Zadanie do wykonania => Przytocz ponownie fragment tekstu dokumentu, zaczynając od „PS. W kwestii Pani” i kończąc na „indywidualnym i świadomym.”. Za każdym razem zastąp w nim „człowiekiem” słowem „osobą”.

Tekst dokumentu =>
PS. W kwestii Pani poczatkowego pytania - czytelik N. nie czuje się - przynajmniej nie ja - ani "nad", ani "pod" człowiekiem. Po prostu człowiekiem, indywidualnym i świadomym.
Autor: Filip Dodano: 29-07-2009
tamara be jot - Dobrze, dobrze   1 na 1
Nie trywializuję, nie szantażuję, tylko wprowadzam odrobinę humoru i jakiejś barwności na portalu bardzo poważnych ludzi. Żle robię? Moja wina. Aha, już rozumiem, skąd się wzięła krowa w filozofii. Krowa owa pozostała jednak bez symetrycznego wypunktowania osła u N. Nie mogę jednak zrozumieć, dlaczego przemoc w czarnym  lesie ma wynikać z "szantażowania płcią"? Czyli: jeśli kobieta jest wiotka, delikatna i piękna, żądna poznania świata, to już te cechy chronią ją od przemocy? Tu słyszę krzyk Niemena: Nie! Nie! Za brak feministycznej ideologii nie jestem kochana przez feministki. Co do zemsty: co jest warte zemsty? Jaka krzywda? Czy może mi to Pan wyłożyć w jednym zdaniu?

Dostarczone rekordy =>
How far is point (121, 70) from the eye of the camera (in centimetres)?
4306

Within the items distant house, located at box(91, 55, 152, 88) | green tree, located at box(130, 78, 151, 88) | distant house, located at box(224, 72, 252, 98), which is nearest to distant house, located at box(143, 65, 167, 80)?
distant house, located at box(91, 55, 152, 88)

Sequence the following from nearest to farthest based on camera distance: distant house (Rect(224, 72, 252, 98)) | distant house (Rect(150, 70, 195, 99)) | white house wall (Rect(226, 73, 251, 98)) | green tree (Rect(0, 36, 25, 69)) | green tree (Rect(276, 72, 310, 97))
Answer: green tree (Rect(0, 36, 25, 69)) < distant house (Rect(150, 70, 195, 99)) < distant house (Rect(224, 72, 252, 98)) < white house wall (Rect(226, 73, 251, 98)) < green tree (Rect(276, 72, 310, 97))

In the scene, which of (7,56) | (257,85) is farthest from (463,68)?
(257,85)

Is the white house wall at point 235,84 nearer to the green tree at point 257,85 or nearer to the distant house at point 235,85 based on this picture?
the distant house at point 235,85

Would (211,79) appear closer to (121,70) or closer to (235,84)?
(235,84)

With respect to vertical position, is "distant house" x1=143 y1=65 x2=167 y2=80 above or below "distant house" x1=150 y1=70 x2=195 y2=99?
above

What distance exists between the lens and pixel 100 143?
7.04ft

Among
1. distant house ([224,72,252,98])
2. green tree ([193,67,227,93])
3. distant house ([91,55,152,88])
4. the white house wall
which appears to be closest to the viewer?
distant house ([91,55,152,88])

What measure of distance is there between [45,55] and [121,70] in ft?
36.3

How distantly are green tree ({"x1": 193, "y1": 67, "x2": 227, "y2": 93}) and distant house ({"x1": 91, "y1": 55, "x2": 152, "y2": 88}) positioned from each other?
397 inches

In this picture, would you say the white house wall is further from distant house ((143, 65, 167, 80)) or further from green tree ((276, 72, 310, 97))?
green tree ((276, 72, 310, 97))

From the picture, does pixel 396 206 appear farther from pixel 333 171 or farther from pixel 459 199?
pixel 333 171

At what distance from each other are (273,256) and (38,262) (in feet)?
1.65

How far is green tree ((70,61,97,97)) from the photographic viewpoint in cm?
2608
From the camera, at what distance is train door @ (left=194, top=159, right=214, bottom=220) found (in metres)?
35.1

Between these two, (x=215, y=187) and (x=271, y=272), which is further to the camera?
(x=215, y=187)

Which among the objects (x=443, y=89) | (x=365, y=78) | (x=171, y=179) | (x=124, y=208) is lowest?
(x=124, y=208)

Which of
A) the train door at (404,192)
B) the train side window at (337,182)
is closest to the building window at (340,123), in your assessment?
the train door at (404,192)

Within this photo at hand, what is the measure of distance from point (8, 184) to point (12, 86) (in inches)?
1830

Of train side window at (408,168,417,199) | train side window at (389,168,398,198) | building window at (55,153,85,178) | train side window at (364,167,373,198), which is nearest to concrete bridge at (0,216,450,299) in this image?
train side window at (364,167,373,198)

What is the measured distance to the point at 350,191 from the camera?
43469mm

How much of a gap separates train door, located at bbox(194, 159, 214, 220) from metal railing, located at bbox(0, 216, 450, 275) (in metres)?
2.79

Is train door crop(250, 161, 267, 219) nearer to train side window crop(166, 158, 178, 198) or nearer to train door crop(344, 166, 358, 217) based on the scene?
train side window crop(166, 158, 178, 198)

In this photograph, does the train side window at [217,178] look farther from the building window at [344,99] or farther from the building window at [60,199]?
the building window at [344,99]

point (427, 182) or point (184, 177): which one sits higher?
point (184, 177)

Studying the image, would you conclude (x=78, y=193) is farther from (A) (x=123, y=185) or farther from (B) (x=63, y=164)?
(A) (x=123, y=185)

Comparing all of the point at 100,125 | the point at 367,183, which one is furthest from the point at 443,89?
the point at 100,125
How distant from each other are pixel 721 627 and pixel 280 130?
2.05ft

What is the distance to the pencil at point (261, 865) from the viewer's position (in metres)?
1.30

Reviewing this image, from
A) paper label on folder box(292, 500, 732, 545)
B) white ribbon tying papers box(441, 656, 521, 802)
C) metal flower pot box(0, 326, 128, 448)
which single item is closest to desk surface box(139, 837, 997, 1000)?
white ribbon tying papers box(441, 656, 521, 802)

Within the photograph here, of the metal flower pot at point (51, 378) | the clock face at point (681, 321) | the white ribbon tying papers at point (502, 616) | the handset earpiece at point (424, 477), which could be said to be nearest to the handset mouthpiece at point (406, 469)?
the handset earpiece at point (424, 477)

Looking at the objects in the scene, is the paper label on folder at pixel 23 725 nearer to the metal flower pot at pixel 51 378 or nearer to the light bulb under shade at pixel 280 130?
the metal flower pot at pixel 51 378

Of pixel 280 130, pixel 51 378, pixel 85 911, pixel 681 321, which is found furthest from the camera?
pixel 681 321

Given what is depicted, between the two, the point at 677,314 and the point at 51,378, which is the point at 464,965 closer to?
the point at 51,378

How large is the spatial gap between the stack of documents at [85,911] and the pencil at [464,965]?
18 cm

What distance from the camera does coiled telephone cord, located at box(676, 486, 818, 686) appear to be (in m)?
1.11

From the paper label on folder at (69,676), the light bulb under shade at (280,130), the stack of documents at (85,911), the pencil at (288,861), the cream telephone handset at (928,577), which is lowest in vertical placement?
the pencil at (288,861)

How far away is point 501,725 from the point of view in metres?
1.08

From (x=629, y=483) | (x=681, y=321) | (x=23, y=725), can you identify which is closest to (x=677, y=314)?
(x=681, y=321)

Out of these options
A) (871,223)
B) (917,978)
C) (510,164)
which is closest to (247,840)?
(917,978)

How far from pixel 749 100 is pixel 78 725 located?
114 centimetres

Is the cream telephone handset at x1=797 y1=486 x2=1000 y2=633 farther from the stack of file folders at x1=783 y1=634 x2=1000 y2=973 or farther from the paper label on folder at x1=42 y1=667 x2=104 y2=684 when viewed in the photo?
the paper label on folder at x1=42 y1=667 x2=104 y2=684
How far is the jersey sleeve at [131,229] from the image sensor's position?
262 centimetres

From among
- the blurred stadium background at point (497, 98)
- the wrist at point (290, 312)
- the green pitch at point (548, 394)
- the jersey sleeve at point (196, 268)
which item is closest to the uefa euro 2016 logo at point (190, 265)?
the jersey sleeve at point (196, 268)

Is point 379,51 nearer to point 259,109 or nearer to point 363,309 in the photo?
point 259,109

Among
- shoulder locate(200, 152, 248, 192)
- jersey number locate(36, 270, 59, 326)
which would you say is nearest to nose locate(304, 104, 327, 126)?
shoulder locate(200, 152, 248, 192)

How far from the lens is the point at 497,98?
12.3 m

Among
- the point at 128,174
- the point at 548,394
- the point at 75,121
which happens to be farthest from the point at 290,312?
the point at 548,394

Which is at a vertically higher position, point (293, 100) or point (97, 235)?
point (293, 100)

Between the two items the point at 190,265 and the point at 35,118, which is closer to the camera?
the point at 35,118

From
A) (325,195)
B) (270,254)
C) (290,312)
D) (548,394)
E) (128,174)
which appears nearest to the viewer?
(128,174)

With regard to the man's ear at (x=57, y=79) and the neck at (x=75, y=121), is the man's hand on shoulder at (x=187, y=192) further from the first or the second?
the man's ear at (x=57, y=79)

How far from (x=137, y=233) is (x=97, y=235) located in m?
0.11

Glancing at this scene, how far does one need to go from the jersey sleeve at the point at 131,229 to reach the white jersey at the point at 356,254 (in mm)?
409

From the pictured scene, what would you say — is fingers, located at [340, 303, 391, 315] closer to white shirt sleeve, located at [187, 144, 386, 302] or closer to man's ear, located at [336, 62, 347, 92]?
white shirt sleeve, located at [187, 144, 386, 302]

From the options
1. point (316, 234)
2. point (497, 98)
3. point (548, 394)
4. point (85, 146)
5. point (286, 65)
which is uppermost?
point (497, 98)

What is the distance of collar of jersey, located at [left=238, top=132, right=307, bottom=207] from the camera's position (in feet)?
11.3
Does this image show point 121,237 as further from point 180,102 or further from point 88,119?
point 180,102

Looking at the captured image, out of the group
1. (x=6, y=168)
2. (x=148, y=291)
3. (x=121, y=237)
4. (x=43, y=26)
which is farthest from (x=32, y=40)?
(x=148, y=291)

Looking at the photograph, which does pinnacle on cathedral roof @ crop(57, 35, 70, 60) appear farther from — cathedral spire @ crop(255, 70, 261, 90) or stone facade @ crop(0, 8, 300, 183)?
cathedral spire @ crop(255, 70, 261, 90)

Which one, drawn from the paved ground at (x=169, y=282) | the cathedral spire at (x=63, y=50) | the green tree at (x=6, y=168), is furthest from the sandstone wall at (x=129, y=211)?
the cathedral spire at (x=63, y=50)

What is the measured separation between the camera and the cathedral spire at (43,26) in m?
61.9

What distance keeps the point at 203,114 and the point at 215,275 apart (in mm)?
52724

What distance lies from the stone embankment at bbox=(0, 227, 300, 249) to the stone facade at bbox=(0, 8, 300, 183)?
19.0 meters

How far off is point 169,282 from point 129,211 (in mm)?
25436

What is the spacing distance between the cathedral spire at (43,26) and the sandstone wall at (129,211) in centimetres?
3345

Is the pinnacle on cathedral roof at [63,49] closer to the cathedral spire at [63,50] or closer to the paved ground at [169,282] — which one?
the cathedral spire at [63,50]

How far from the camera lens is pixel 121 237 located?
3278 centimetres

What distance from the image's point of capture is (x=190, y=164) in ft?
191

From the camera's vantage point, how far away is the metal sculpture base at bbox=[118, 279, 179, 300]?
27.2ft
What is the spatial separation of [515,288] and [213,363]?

Rozwiązanie zadania =>
PS. W kwestii Pani poczatkowego pytania - czytelik N. nie czuje się - przynajmniej nie ja - ani "nad", ani "pod" osobą. Po prostu osobą, indywidualnym i świadomym.